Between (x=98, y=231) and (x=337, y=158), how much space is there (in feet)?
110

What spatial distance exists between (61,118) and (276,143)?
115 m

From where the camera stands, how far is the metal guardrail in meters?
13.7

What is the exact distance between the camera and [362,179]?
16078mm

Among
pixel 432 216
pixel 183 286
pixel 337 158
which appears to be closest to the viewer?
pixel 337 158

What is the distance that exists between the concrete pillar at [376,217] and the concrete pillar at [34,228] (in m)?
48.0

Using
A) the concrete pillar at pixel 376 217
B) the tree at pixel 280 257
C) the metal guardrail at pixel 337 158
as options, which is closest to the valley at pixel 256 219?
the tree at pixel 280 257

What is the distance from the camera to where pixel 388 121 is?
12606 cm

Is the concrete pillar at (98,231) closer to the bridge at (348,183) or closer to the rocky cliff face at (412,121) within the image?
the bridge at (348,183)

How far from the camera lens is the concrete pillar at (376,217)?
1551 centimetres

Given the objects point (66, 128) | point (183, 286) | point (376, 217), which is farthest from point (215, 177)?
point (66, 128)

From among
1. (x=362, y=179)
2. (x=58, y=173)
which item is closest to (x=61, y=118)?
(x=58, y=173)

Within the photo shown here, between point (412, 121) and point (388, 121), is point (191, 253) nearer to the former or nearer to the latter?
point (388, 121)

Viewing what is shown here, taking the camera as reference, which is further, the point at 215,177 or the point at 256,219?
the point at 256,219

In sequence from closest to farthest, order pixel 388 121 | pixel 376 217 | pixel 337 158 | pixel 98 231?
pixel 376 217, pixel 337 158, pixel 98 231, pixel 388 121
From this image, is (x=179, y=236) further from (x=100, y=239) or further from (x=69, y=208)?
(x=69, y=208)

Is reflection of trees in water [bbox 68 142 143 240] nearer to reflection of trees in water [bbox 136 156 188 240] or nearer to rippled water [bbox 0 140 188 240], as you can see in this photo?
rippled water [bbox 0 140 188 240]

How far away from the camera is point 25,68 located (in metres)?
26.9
====================
Task directions
Quote exactly and only the lines from the one holding "Given the objects" through the end of the data.

Final result
Given the objects point (66, 128) | point (183, 286) | point (376, 217), which is farthest from point (215, 177)?
point (66, 128)

From among
1. (x=362, y=179)
2. (x=58, y=173)
which item is closest to (x=61, y=118)?
(x=58, y=173)

Within the photo shown here, between point (412, 121) and point (388, 121), is point (191, 253) nearer to the former or nearer to the latter?
point (388, 121)

Viewing what is shown here, taking the camera as reference, which is further, the point at 215,177 or the point at 256,219?
the point at 256,219

In sequence from closest to farthest, order pixel 388 121 | pixel 376 217 | pixel 337 158 | pixel 98 231?
pixel 376 217, pixel 337 158, pixel 98 231, pixel 388 121
From this image, is (x=179, y=236) further from (x=100, y=239) or further from (x=69, y=208)?
(x=69, y=208)

Is reflection of trees in water [bbox 68 142 143 240] nearer to reflection of trees in water [bbox 136 156 188 240] or nearer to rippled water [bbox 0 140 188 240], as you can see in this photo?
rippled water [bbox 0 140 188 240]

How far away from the camera is point 25,68 located (in metres)?
26.9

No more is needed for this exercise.